练习 1:
根据下面关于陈松伶的原文,她15岁那年参加的是哪个歌唱比赛?

原文:
本文作者 | 姜榆木
责任编辑 | 淡淡翠
“陈松伶也太难了!”
但凡看了婆媳综艺《婆婆与妈妈》的人,多少会有这种窒息的感觉。
婆婆面对陈松伶这位儿媳,几乎是肉眼可见的嫌弃。
第一次到家里,只顾拥抱儿子,对一旁迎上来的陈松伶视而不见。
强迫松伶夹蒜吃面包,不吃就是“吃不惯我们东北的吃法。”
面对刁难的婆婆,松伶一脸难色,吃也不是,不吃也不是。
埋怨儿媳不能生孩子,让松伶更是忍不住流泪。
可不管如何被冷遇,松伶从始至终都是一声一声“妈”,喊得比亲闺女还要亲。
一起外出时,突然发现婆婆不见,松伶焦急寻找,终于在书店外找到了她。
得知婆婆一直坐在书店外时,松伶关心道:“在外面多冷呀,妈。”
“还可以。”
松伶主动去握婆婆的手,满脸的心疼:“真的是冰凉。”
婆婆抽回了手:“挺好的。”
好在婆婆也逐渐发觉自己做得太过了,“我应该改变我自己”。
松伶的温柔,多少有触动到她。
不过网友们纷纷心疼起了松伶,毕竟曾经是香港最炙手可热的女明星,如今却要这样放低姿态去讨好。
但其实,只要了解陈松伶的过去,就会知道她也曾反抗,也曾倔强。
如今变得温柔与随和,也不是妥协,而是一种过尽千帆后的从容淡然。
1971年,陈松伶出生于香港,本来家底还算殷实,爸妈是在印尼做生意的。
可没过多久,印尼掀起F华浪潮,一家人辗转回到香港,落得家财散尽。
打从松伶记事起,一家人就挤在穷人专属的公共房里,日子过得很寒酸。
她每天看着愁眉苦脸的爸妈,说话特别小心,生怕被他们抓到拿自己撒气的理由。
但即使她听话懂事,有一天爸妈还是来到她面前,拉起她的手,把她丢到一个陌生的家庭。
年幼的松伶也许对抛弃还没什么概念,她只觉得养母对自己很不错。
像这样吃穿不愁,平静地长大倒也不错,不过在15岁那年,她的人生变得不再平静。
当全港有名的“叶倩文歌唱大赛”开始招募,朋友们想到了平时爱唱歌的陈松伶。
松伶于是抱着试一试的态度站上了舞台。
“只得我呆望雨丝,呆呆坐至夜半二时。”
歌声一出,扣人心弦。
究竟是什么让这个女孩的歌声有着这般深情?
这份好奇心帮松伶俘获了那一夜弥漫香江的灯光,她一如王安忆笔下的琦瑶,不是高高在上的女神,而是人们所能触及的平凡女孩,不事雕琢,却惊艳四座。
果不其然,陈松伶夺魁的新闻占据报刊头条,各大影视公司的电话一个接一个打上门,让她一时有些不知所措。
而在潮水般的来电中,一个熟悉而陌生的声音让她蓦地一怔。
是爸爸妈妈打来的电话,他们一改曾经的愁眉苦脸,堆满笑容把她接了回去。

本题记录:
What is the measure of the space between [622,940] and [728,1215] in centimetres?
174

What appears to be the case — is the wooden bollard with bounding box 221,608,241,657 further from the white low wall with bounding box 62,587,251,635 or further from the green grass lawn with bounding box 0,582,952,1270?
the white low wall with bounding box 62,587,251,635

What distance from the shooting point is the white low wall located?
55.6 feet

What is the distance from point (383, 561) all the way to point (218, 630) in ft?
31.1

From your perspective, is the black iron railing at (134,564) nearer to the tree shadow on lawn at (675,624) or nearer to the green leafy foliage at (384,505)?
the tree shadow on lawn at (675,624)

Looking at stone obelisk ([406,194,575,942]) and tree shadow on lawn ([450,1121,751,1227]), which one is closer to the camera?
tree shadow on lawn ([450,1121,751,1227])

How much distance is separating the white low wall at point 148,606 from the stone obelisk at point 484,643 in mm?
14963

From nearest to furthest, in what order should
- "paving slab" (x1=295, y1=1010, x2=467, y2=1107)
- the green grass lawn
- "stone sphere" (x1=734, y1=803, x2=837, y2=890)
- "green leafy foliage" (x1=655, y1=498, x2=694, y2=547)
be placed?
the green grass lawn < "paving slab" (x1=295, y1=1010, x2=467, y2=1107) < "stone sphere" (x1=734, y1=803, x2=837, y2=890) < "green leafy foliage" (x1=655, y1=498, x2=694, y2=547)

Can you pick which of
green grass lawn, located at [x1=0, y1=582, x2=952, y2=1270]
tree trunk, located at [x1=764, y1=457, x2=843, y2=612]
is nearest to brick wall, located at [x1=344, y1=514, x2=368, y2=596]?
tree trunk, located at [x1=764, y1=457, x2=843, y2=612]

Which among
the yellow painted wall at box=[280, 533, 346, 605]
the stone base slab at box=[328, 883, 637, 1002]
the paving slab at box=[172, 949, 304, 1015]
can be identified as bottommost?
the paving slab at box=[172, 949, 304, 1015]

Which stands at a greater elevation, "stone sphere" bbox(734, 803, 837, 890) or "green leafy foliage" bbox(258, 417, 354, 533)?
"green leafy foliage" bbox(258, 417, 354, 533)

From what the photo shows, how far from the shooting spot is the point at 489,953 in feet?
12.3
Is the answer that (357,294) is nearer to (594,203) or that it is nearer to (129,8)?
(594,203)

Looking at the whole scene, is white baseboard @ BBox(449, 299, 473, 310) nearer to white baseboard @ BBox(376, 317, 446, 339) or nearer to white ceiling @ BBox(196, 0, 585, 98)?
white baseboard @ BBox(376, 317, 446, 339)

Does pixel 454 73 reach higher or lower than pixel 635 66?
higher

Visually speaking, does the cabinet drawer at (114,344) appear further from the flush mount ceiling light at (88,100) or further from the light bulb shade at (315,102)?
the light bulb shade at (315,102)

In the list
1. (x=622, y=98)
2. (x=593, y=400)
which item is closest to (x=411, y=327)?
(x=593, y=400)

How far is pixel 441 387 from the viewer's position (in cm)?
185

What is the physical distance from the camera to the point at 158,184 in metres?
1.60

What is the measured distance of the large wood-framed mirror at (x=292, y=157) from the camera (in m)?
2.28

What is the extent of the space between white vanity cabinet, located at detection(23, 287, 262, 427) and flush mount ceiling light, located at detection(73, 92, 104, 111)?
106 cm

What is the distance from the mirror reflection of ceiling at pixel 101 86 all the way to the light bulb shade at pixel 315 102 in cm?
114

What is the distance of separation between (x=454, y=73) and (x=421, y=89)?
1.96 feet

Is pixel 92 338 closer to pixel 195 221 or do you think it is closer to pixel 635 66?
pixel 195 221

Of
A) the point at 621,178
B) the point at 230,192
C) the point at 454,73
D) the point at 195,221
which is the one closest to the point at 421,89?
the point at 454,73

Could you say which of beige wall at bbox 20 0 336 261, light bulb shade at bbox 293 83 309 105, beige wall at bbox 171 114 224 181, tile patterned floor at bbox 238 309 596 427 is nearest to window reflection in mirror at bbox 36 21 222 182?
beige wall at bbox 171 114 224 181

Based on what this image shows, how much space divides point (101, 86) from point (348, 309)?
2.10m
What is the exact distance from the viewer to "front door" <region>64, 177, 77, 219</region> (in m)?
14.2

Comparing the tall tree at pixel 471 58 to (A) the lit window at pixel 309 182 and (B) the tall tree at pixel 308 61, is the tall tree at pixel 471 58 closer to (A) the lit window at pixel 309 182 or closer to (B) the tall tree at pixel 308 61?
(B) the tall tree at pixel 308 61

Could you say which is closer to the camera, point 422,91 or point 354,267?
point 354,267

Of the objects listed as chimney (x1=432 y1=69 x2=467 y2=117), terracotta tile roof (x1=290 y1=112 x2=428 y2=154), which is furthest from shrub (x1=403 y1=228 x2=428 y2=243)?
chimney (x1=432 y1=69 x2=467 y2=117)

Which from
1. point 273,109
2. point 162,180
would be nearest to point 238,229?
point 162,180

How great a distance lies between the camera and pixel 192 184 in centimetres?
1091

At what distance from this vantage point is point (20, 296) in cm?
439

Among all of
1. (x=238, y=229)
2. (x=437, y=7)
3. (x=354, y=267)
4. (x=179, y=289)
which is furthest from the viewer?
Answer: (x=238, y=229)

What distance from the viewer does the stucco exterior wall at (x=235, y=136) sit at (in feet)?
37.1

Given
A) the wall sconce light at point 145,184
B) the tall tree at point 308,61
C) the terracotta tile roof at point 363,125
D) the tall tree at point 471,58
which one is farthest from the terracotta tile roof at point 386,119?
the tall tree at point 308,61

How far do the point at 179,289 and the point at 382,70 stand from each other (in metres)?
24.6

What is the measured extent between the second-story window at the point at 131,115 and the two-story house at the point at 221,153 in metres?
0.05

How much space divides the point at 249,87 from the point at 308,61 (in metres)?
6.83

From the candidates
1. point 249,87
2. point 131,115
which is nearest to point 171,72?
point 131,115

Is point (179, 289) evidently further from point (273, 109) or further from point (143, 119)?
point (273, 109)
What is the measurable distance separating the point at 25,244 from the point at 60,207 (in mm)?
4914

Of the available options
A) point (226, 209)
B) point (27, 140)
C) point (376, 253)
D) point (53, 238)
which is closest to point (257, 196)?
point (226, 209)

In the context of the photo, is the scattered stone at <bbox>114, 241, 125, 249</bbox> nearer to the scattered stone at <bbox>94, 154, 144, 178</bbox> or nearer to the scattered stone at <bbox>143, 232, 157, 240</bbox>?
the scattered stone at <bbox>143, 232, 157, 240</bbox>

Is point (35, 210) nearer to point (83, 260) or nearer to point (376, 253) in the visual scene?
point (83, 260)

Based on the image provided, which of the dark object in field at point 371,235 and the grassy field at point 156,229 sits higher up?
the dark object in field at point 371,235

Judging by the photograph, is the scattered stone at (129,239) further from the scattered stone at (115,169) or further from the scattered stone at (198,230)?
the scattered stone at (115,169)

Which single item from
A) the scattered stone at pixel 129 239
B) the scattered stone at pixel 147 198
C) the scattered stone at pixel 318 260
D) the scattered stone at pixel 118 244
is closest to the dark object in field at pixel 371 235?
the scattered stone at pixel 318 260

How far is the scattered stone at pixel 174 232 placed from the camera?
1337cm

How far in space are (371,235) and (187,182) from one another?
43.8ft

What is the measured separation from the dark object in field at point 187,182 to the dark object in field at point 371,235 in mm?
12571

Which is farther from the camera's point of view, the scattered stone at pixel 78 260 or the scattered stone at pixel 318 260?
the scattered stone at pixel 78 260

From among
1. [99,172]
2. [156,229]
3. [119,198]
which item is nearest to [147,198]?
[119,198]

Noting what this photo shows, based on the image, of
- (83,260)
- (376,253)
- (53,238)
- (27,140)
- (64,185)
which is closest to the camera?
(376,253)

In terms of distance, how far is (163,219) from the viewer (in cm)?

练习 2:
将记录中从包含“What is the measured separation”的那一行起、到记录最后一行止的这一段写成编号列表,首尾两行都算在内,空行略去。

参考答案 1:
叶倩文歌唱大赛。

参考答案 2:
1. What is the measured separation from the dark object in field at point 187,182 to the dark object in field at point 371,235 in mm?
2. 12571
3. Which is farther from the camera's point of view, the scattered stone at pixel 78 260 or the scattered stone at pixel 318 260?
4. the scattered stone at pixel 78 260
5. From among
6. 1. [99,172]
7. 2. [156,229]
8. 3. [119,198]
9. which item is nearest to [147,198]?
10. [119,198]
11. Noting what this photo shows, based on the image, of
12. - (83,260)
13. - (376,253)
14. - (53,238)
15. - (27,140)
16. - (64,185)
17. which is closest to the camera?
18. (376,253)
19. In terms of distance, how far is (163,219) from the viewer (in cm)?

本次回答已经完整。